Give the records again word for word. Leave every picture out.
===== Records for this exercise =====
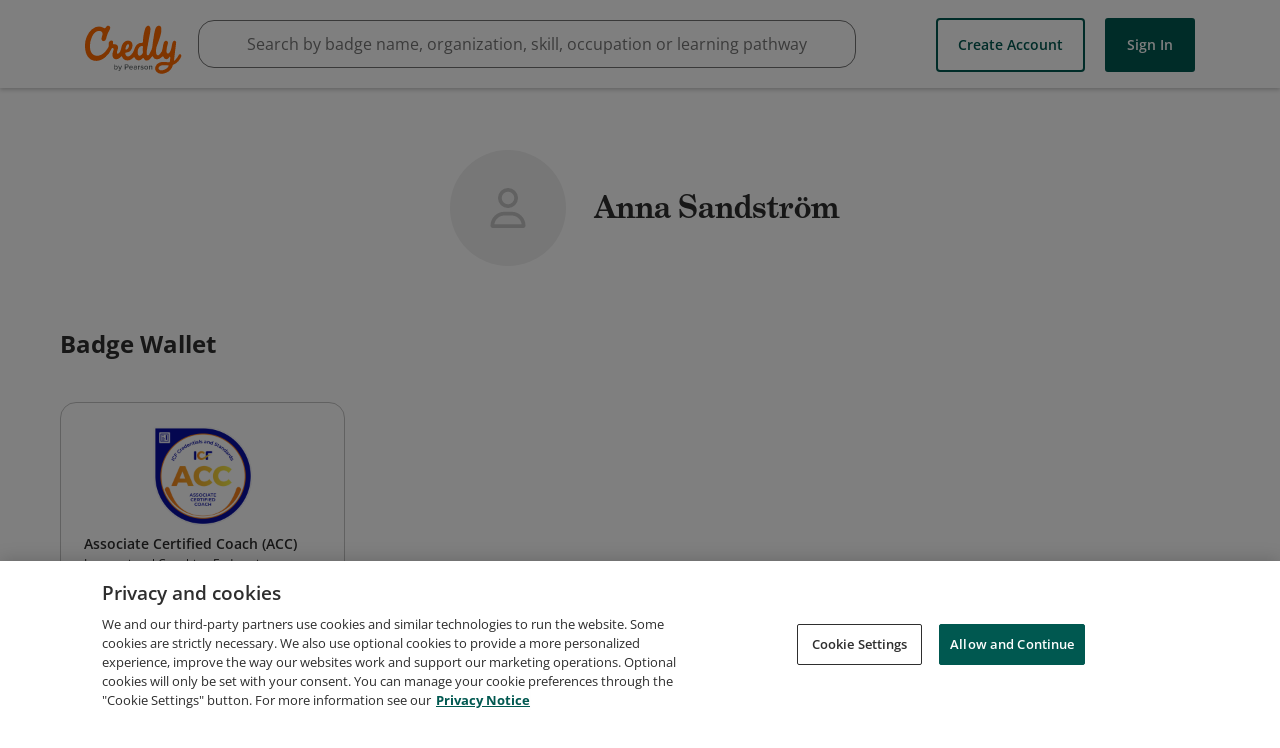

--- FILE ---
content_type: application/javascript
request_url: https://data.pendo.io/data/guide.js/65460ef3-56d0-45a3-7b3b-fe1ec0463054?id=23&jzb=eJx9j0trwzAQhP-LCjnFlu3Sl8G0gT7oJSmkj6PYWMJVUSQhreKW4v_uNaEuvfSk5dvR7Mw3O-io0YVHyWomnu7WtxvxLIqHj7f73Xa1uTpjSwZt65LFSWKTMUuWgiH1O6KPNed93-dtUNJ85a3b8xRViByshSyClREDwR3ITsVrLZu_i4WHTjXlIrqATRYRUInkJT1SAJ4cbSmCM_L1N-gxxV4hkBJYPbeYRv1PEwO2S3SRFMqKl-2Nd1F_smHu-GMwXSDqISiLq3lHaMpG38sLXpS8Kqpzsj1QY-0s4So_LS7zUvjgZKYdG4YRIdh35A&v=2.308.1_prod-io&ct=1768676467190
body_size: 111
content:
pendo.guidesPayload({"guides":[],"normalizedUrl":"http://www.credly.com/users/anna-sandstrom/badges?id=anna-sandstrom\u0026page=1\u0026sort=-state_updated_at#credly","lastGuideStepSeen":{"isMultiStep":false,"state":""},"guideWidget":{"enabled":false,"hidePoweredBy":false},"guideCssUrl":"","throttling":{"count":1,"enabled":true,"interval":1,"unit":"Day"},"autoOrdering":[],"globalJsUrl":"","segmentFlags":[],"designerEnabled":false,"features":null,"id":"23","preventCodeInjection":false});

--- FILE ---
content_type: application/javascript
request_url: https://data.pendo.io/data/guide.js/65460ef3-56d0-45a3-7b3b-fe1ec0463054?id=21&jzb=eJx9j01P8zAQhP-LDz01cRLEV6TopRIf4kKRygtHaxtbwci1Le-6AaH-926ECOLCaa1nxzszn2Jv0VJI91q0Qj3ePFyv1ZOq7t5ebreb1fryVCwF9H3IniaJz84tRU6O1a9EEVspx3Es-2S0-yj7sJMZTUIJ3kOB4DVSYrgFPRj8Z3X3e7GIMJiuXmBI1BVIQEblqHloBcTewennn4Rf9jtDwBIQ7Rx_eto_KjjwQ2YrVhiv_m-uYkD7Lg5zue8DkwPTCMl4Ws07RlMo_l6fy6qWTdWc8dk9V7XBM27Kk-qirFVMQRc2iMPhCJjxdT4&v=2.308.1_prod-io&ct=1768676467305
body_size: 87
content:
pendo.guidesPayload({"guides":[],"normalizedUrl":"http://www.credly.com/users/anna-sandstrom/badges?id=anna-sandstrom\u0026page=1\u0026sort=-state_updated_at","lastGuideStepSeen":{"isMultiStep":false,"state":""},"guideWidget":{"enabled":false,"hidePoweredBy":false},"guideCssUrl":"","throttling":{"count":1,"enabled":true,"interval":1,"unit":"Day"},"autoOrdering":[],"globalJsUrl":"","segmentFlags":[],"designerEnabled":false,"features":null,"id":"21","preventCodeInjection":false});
=====
▶ Answer to this exercise:
--- FILE ---
content_type: application/javascript
request_url: https://data.pendo.io/data/guide.js/65460ef3-56d0-45a3-7b3b-fe1ec0463054?id=23&jzb=eJx9j0trwzAQhP-LCjnFlu3Sl8G0gT7oJSmkj6PYWMJVUSQhreKW4v_uNaEuvfSk5dvR7Mw3O-io0YVHyWomnu7WtxvxLIqHj7f73Xa1uTpjSwZt65LFSWKTMUuWgiH1O6KPNed93-dtUNJ85a3b8xRViByshSyClREDwR3ITsVrLZu_i4WHTjXlIrqATRYRUInkJT1SAJ4cbSmCM_L1N-gxxV4hkBJYPbeYRv1PEwO2S3SRFMqKl-2Nd1F_smHu-GMwXSDqISiLq3lHaMpG38sLXpS8Kqpzsj1QY-0s4So_LS7zUvjgZKYdG4YRIdh35A&v=2.308.1_prod-io&ct=1768676467190
body_size: 111
content:
pendo.guidesPayload({"guides":[],"normalizedUrl":"http://www.credly.com/users/anna-sandstrom/badges?id=anna-sandstrom\u0026page=1\u0026sort=-state_updated_at#credly","lastGuideStepSeen":{"isMultiStep":false,"state":""},"guideWidget":{"enabled":false,"hidePoweredBy":false},"guideCssUrl":"","throttling":{"count":1,"enabled":true,"interval":1,"unit":"Day"},"autoOrdering":[],"globalJsUrl":"","segmentFlags":[],"designerEnabled":false,"features":null,"id":"23","preventCodeInjection":false});

--- FILE ---
content_type: application/javascript
request_url: https://data.pendo.io/data/guide.js/65460ef3-56d0-45a3-7b3b-fe1ec0463054?id=21&jzb=eJx9j01P8zAQhP-LDz01cRLEV6TopRIf4kKRygtHaxtbwci1Le-6AaH-926ECOLCaa1nxzszn2Jv0VJI91q0Qj3ePFyv1ZOq7t5ebreb1fryVCwF9H3IniaJz84tRU6O1a9EEVspx3Es-2S0-yj7sJMZTUIJ3kOB4DVSYrgFPRj8Z3X3e7GIMJiuXmBI1BVIQEblqHloBcTewennn4Rf9jtDwBIQ7Rx_eto_KjjwQ2YrVhiv_m-uYkD7Lg5zue8DkwPTCMl4Ws07RlMo_l6fy6qWTdWc8dk9V7XBM27Kk-qirFVMQRc2iMPhCJjxdT4&v=2.308.1_prod-io&ct=1768676467305
body_size: 87
content:
pendo.guidesPayload({"guides":[],"normalizedUrl":"http://www.credly.com/users/anna-sandstrom/badges?id=anna-sandstrom\u0026page=1\u0026sort=-state_updated_at","lastGuideStepSeen":{"isMultiStep":false,"state":""},"guideWidget":{"enabled":false,"hidePoweredBy":false},"guideCssUrl":"","throttling":{"count":1,"enabled":true,"interval":1,"unit":"Day"},"autoOrdering":[],"globalJsUrl":"","segmentFlags":[],"designerEnabled":false,"features":null,"id":"21","preventCodeInjection":false});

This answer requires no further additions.